### Exercise
Restate, word for word, the run of lines that starts at the line containing "Soldiers stand near" and ends with the final line of the listing. Leave pictures out.

### Entries shown
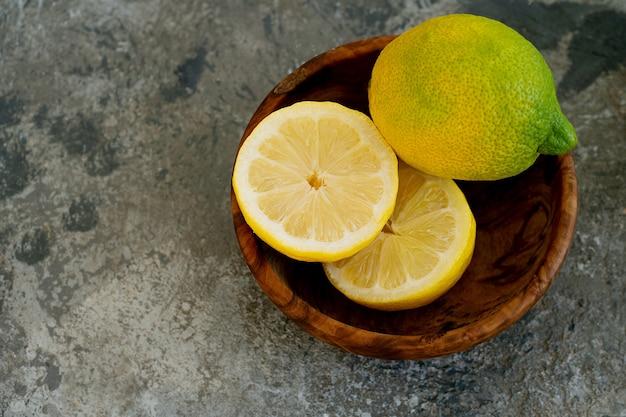Лимоны в деревянной миске. разрезать пополам. вид сверху. flat lay. копировать пространство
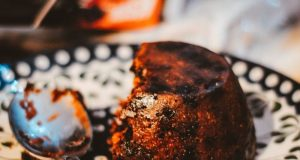 Halb aufgegessener Plum Pudding auf buntem Teller mit Löffel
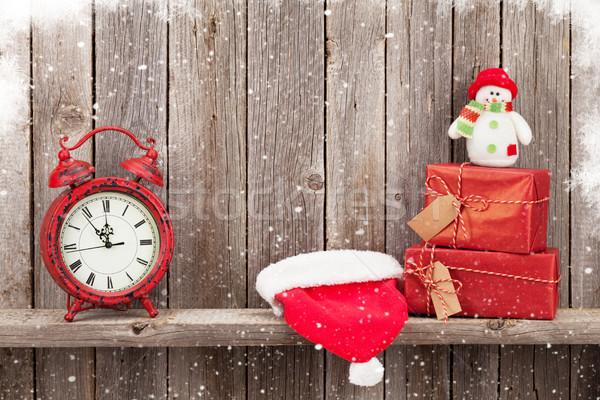 Christmas gift boxes, alarm clock and snowman Stock photo © karandaev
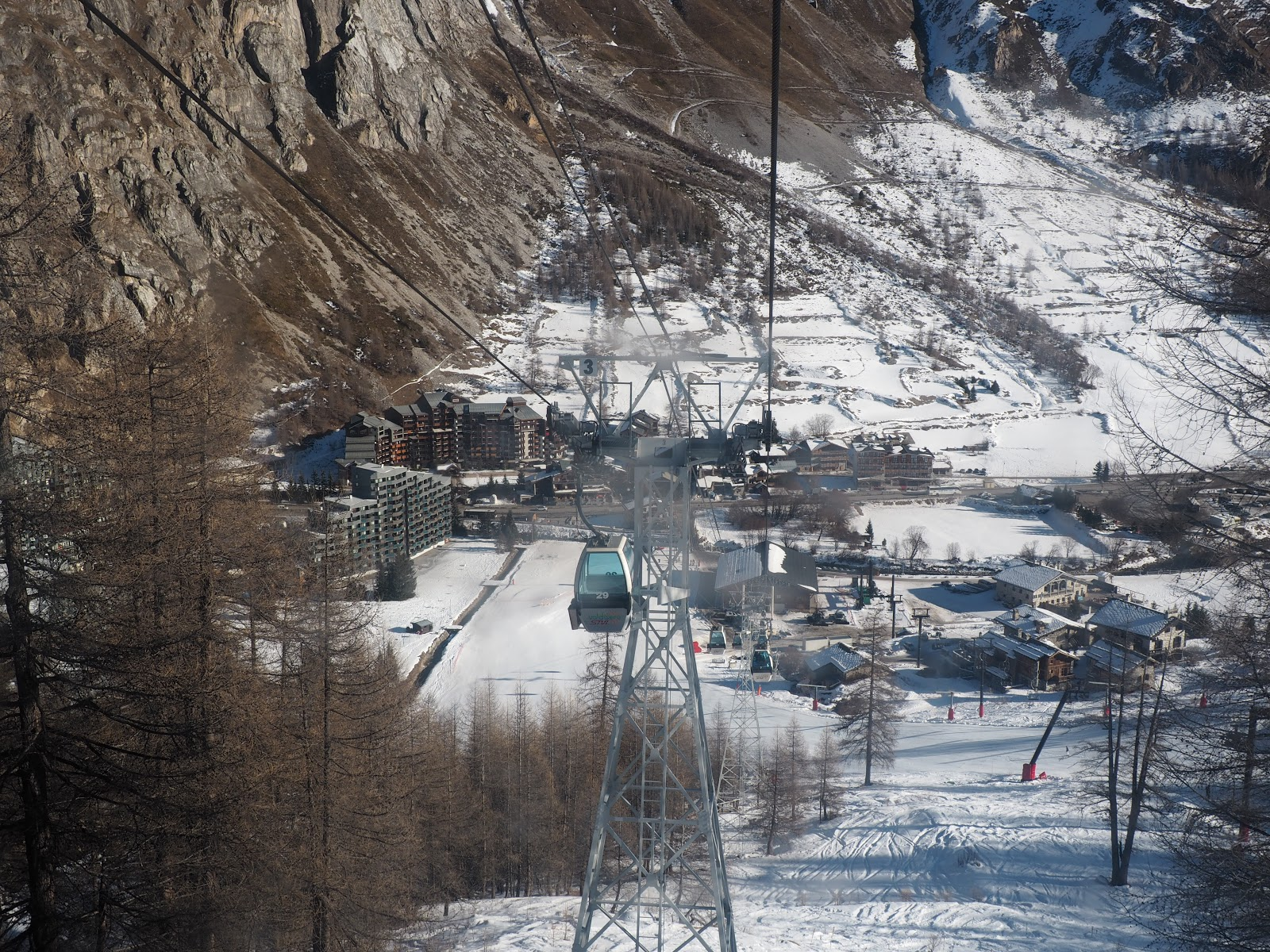 Cable cars in Val d'Isere against a blue sky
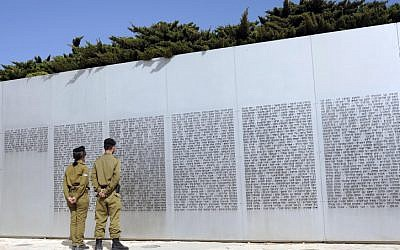 Soldiers stand near a wall with names of fallen soldiers of the IDF armored corps in Latrun (photo credit: Yoav Ari Dudkevitch/Flash90)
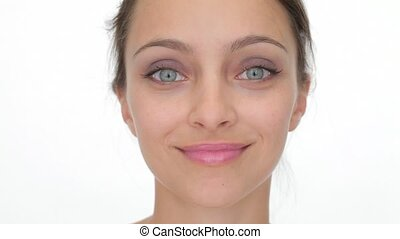 Beautiful woman looking at the camera and smiling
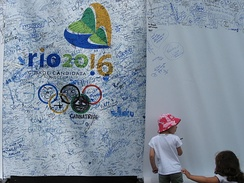 A young girl adds her signature in support of Rio de Janeiro's candidacy.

### Written answer
 Soldiers stand near a wall with names of fallen soldiers of the IDF armored corps in Latrun (photo credit: Yoav Ari Dudkevitch/Flash90)
 Beautiful woman looking at the camera and smiling
 A young girl adds her signature in support of Rio de Janeiro's candidacy.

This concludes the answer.